Véritable "atout" commercial, le GDS et DDCSPP (ex-DDPP) insistaient pour conserver le « capital sanitaire » français, en intensifiant la campagne IBR ou en faisant attention à la « résurgence » de la tuberculose.

En parallèle, le marché intérieur pourrait bientôt être attaqué par des importations massives en provenance du continent américain, puisque les premières négociations trans-atlantiques laissent craindre dès 2016, l’arrivée prochaine de 76.000 t de viandes provenant du Canada, 300.000 t des Etats-Unis (réciprocité) et 500.000 t d’Amérique du Sud, soit près d’un million de t au total chaque année.

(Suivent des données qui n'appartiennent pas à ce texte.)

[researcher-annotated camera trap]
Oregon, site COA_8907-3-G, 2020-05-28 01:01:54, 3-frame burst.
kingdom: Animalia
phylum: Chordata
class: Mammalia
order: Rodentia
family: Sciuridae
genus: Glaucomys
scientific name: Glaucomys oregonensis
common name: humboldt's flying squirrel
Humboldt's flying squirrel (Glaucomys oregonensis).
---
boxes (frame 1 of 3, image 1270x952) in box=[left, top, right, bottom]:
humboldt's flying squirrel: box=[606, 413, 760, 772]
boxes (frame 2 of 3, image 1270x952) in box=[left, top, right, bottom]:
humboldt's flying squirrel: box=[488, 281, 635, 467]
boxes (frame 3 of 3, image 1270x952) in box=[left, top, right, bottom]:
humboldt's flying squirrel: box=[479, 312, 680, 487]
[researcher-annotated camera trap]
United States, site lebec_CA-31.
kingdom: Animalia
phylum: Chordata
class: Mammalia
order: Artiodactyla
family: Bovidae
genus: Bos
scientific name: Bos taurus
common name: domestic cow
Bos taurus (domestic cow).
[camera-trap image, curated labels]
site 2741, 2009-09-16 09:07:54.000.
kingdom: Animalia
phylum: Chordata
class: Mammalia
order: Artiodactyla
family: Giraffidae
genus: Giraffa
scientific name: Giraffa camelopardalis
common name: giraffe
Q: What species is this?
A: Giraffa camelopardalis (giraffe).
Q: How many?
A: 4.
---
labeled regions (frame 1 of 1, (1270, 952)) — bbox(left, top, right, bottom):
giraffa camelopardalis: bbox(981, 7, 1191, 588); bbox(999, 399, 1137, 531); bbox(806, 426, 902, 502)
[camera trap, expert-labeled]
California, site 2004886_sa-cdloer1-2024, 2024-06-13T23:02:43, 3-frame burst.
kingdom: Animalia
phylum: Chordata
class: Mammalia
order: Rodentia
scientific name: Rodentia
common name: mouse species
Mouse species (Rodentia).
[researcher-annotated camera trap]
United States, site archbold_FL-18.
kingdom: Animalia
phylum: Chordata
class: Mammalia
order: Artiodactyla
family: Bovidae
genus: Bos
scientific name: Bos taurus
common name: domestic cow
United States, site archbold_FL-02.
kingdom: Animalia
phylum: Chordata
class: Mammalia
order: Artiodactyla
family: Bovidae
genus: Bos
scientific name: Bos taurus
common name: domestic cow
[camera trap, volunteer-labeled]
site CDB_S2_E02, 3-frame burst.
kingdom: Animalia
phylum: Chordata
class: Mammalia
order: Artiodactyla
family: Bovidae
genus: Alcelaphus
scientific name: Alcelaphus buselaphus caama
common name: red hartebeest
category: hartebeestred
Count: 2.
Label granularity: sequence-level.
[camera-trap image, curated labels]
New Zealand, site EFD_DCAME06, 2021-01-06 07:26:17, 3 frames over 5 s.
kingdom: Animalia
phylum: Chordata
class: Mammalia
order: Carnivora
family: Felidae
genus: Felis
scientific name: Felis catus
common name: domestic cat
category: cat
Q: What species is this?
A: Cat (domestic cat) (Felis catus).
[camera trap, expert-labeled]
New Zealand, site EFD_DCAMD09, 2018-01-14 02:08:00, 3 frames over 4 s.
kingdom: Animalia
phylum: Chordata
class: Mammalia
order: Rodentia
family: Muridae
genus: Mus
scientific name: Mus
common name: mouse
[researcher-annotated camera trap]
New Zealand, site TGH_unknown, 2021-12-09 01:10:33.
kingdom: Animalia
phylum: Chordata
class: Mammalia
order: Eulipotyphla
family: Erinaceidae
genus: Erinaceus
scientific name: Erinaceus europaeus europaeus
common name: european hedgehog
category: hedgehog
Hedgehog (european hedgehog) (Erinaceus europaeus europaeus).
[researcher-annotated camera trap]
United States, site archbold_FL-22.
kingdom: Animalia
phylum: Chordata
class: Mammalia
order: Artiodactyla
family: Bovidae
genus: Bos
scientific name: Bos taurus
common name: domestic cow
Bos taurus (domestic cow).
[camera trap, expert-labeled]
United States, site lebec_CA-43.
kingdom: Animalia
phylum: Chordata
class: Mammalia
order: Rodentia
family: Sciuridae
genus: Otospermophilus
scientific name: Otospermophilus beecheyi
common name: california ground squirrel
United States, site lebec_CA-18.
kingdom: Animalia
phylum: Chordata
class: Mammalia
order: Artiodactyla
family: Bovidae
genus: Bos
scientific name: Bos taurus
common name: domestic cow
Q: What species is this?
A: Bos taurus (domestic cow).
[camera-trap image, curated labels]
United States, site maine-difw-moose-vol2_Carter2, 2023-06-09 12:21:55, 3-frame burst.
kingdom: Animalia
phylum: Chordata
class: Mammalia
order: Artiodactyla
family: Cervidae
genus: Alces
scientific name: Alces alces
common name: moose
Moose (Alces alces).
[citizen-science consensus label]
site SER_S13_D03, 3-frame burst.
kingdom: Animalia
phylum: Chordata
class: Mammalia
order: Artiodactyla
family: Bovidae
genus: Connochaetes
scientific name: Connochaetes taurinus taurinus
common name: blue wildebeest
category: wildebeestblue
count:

BPI : 90 % des décisions prises en régions


René Gaucher de la Banque publique d’investissement (BPI, ex-OSEO) présentait les soutiens économiques que peut apporter la BPI. « Avec 37 implantations régionales, 90 % des décisions sont prises dans les régions contrairement à avant ou cela était centralisé au siège » de Maison Alfort. Deuxième élément important, la BPI se propose d’être présente à tous les stades de la vie de l’entreprise, de la création jusqu’à la transmission et toutes les étapes intermédiaires, comme le développement ou l’exportation. Particularité, la BPI garantit les banques classiques. Les taux de garantie varient en fonction des finalités. Pour une reprise, la BPI peut aller jusqu’à garantir 50 %, évitant d’hypothéquer trop ses biens personnels. Autre dispositif pour les petites entreprises en création, une rallonge, un prêt allant jusqu’à 7.000 € sur 5 ans à un taux de 2,14 % à condition d’avoir levé une dette bancaire au même moment.

La BPI peut également intervenir pour soutenir et renforcer des besoins de trésorerie. « On est là pour accompagner les projets et pas pour les censurer. On vérifie la pérennité des entreprises malgré les difficultés passagères ou la conjoncture sectorielle difficile ».

Des arguments qui séduisaient les négociants. La FFCB vient d’ailleurs de créer une commission Jeune. Son président invitait tous les volontaires à la rejoindre. « Il faut pérenniser le métier et éclairer l’avenir », motivait Alexandre Carcouet. Une trentaine de « soldats » sont déjà inscrits partout en France.